Читать книгу ... und nicht auf den Knien - E.R. Greulich - Страница 8
ОглавлениеSiege erträumen ist leicht
Beim Gespräch mit dem Vater schien alles kinderleicht. Die Freundschaft Fräulein Mareins würde Artur sich wieder erwerben, wenn er alles so machte wie besprochen. Aber nun mach mal einer. Die Worte der Lehrerin wirkten nach, es bat keiner, abschreiben zu dürfen. Wenn er nun die Mutze oder den Kaspar einlud, würden die bestimmt Lunte riechen. In nicht viel besserer Stimmung als am Vortage trottete Artur von der Schule nach Hause. Beim Mittagessen neckte ihn die Mutter mit ihren hingeworfenen Bemerkungen, und das hob Arturs Laune keineswegs. Verbissen machte er sich an die Schularbeiten. Die Grübeleien dabei starten ihn wie lästige Fliegen. Als er fertig war, nahm er ein Buch und verkroch sich in der Kammer.
"Die Flusspiraten des Mississippi" ließen ihn seinen Weltschmerz vergessen. Das war eine Welt! Da gab es keine beleidigten Lehrerinnen, keine dummen Mitschüler. Artur kämpfte mit bösem Getier und noch böseren Menschen, er fand die guten, und er litt mit ihnen. Seine Wangen röteten sich, seine Augen glänzten.
Schwester Hedwig kam in die Kammer. Überrascht sah sie den lesenden Bruder, der sie nicht beachtete. Sie stellte sich hinter Artur, um einen Blick in das Buch zu tun. Da sah sie ein buntes, abenteuerliches Bild. Begeistert patschte sie in die Hände. "Lies mal vor - bitte vorlesen!"
Unwirsch schreckte Artur aus seiner farbigen Welt und wechselte über zur Fensterecke, wo ihm niemand von hinten ins Buch schauen konnte. Nun betrommelten die Hände der Fünfjährigen das Knie des Bruders. "Los - vorlesen!"
"Das verstehst du noch nicht", herrschte Artur sie an.
Hedwig heulte. Artur stopfte sich die Zeigefinger in die Ohren. Hedwig heulte lauter. Dann stand die Mutter in der Tür. "Lies ein Stück", flüsterte sie Artur zu. "Wenn Hedwig es nicht versteht, wird's ihr von allein langweilig."
Geräuschvoll zog Artur die Luft ein. Dies sollte ein Seufzer sein und Nachgeben bedeuten. Mitten im Satz, auf der Seite, die er eben begonnen hatte, las er los. Schnell, ohne Punkt und Komma. Hedwig rückte das Fußbänkchen dicht zu ihm und machte ein verständiges Gesicht. Allmählich zog die Handlung den Lesenden in ihren Bann. Er begann vernünftig zu lesen, betonte immer besser und wurde dramatisch, wo es aufregend war.
Das Kapitel war zu Ende, Artur drückte sacht das Buch zu. Die Schwester krabbelte auf seinen Schoß und flüsterte ihm ins Ohr: "Wunderschön."
Der Bruder wurde verlegen und brummelte etwas. Deutlich erinnerte er sich an die Zeit, als er empört gewesen war, wenn der Bruder sich geweigert hatte, ihm vorzulesen.
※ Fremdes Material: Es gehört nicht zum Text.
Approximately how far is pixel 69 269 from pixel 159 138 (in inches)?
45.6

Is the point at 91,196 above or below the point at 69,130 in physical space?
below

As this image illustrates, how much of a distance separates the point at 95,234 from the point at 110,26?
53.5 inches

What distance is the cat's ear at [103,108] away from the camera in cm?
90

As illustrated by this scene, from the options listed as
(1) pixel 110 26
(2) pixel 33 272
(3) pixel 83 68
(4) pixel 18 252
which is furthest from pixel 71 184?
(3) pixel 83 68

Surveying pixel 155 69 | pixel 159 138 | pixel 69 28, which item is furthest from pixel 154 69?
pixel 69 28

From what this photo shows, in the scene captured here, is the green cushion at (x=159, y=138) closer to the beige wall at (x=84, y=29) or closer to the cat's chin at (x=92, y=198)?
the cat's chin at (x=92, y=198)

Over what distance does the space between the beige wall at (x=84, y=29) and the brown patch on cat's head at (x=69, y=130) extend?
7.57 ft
Als nach Schulschluss am nächsten Tag die Schar über den Schulhof lärmte, war Kaspar plötzlich neben Artur. "Gehst nach Hause?", fragte der Sommersprossige halb verlegen, halb zutraulich.
Artur sah ihn leicht verwundert an und dachte, er weiß doch, dass meine Eltern nicht verknusen können, wenn ich mich nach der Schulzeit herumtreibe. Außerdem habe ich Kohldampf. Doch er ließ sich nichts anmerken und sagte freundlich: "Na klar."
Kaspar druckste eine Weile, dann brachte er heraus: "Kann ich mitkommen?"
Artur legte dem kleinen Stämmigen den Arm um die Schulter und griente ihn an. "Bisschen abschreiben?"
Entrüstet blieb Kaspar stehen und zeigte ihm einen Vogel. "Von wegen! Ich lass mir doch nicht noch mal den Arsch versohlen."
Artur stutzte. "Fräulein Marein hat dir doch nichts getan."
Wehleidig erzählte Kaspar. Eugen hatte die Unterhaltung zwischen Artur und dem Vater mit angehört und alles seinem Busenfreund Karle weitererzählt. Karle, Kaspars Bruder, hatte es Vater Leutner berichtet. Der hünenhafte Kesselschmied war gutmütig, aber jähzornig. Zum ersten Mal erfuhr er nun, dass sein Jüngster zu den Schlechtesten der Klasse gehörte. Das war neu bei Leutners, denn mit den anderen Dreien, alles Jungen, hatte es kaum Schwierigkeiten in der Schule gegeben. Die Schande erregte den Kesselschmied maßlos, gerade in seinen Jüngsten war er vernarrt. Dementsprechend fiel die Wucht aus. Dabei hatte der Vater gebrüllt, Kaspar solle heilfroh sein, dass solch ein Junge in der Klasse sei wie Artur. Wenn Kaspar dessen Hilfe nicht annehme, wäre noch eine Portion fällig.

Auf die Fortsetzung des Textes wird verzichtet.